◆ **Text**
** BEGIN **

The quick explanation: Ability in relationship to fit drives motivation and ultimately performance.

The longer explanation: On-the-job performance is dependent on the ability to do the work in relationship to fit with the organization and it's this relationship that drives motivation. Since motivation is so important, it’s squared. The fit factors include cultural fit, fit with the job itself and fit with the hiring manager’s style. Ability in this formula consists of technical competence, team skills, organizational skills and problem-solving and thinking ability. As we’ve all seen, the ability to do the work without the right fit will demotivate a person pretty quickly and result in underperformance, dissatisfaction and unnecessary turnover. (Note: I'll be holding a webcast on December 7, 2016 describing this concept.)

In his book, The End of Average, Harvard Professor Todd Rose considers fit the driver of personal excellence. He refers to fit as the context of the job and without fully considering it for hiring purposes individual success is problematic.

As most of you know I consider the following to be the most important interview question of all time.

What would you consider to be your most significant career accomplishment to date? Could you please tell me all about it?

Using this question as the framework, here’s how to assess all of the factors in the hiring formula with specific focus on the fit factors. The best way to get the full value of this question is to first answer it for yourself using these fact-finding prompts to guide your answers.

  • Please give me a two-minute overview of the project. Be very specific including dates and how long it took to complete. What was the big deliverable?
  • Did someone assign you to the project or did you volunteer for it? Why?
  • What were the big changes you made or directed?
  • Describe the single biggest challenge you faced on this project and walk me through how you resolved it.
  • Describe who was on the team, their roles and your role. Who did you influence the most? Who did you coach? Who coached you? Who did you have the most conflict with and how did you deal with that?
  • Who did you have to communicate the results or status to on a regular basis? What form did this take?
  • Describe the single biggest decision you faced and walk me through how you made it. Was it the correct decision? Would you make the same one today?
  • What was the culture like in terms of pace, resources available, organizational structure, sophistication, decision-making and values and ethics? What did you like most? Least?
  • Give me some examples in which you took the initiative or did more than you were required to do. Did you ever take the initiative doing things that weren’t particularly motivating? If so, why?
  • In this project did you have a chance to do the type of work you like the most? Why do you like this type of work? What did you like the least?
  • What was your manager like in terms of coaching, delegating and supporting you? What did you like most and least about your manager? Who was your best manager? Who was your worst? Collectively how would you describe your ideal manager?

** END **

◆ **Data provided**
** BEGIN **

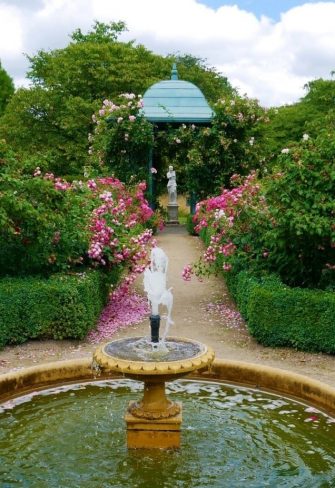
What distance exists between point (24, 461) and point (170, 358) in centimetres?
140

** END **

Which three fit factors does the text on the hiring formula list?

Cultural fit, fit with the job itself, and fit with the hiring manager's style.